The variability in methodology, exercise classification, and measurement of results contributed to inconsistent outcomes and increased difficulty in comparisons across studies. These disparities create barriers towards the formation of more specific conclusions within and across studies, which may hinder implementation of optimal exercise interventions in type 2 diabetic care.

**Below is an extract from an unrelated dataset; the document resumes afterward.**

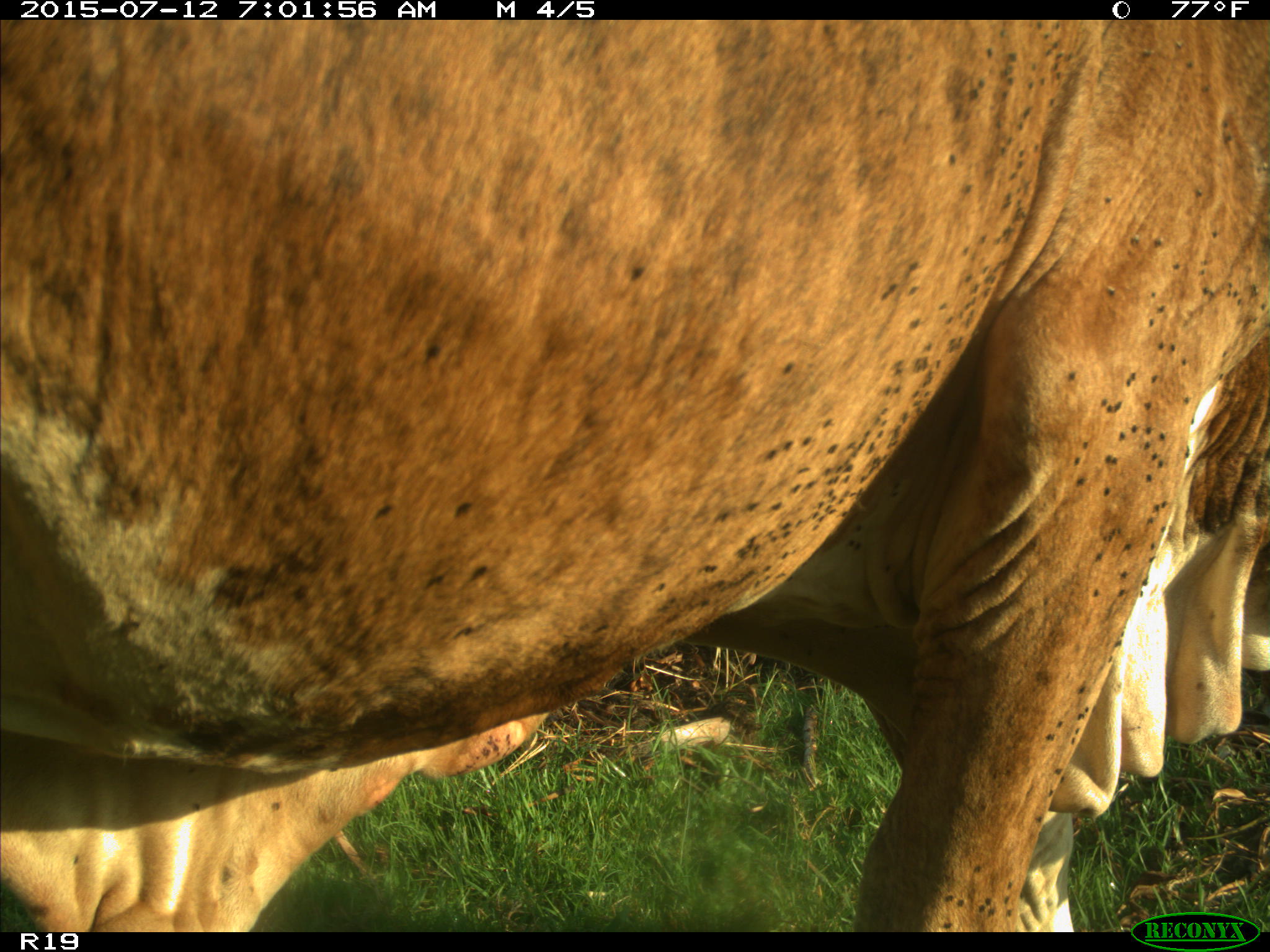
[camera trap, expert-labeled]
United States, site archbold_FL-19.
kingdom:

The most important concern for individuals with T2DM is whether training leads to improvements in glucose tolerance or insulin sensitivity (such as HOMA-IR) on a long-term basis. Study outcomes from aerobic and resistance exercise training in T2DM are variable and may include improved glucose control due to adaptations in skeletal muscle, adipose tissue, and liver function associated with enhanced insulin action (Bacchi et a., 2012; Hallsworth, Fattakhova, Hollingsworth, 2011), however weight loss may be necessary in order to maximize beneficial adaptation in glycemic control (Solomon). Exercise training influences glucose tolerance directly by improving insulin sensitivity, or indirectly by preventing obesity or decreasing centrally located fat as a result of weight loss (Lidegaard et al., 2015).

We recommend all future T2D studies analyzing the metabolic effects of exercise intensity include HbA1c, fasting glucose, fasting insulin, and body composition changes to enhance comparison capacities across studies. Additionally, adherence to a core intensity rating system such as that proposed by ACSM should be utilized to likewise enhance comparisons and ensure accuracy of intensity recommendations.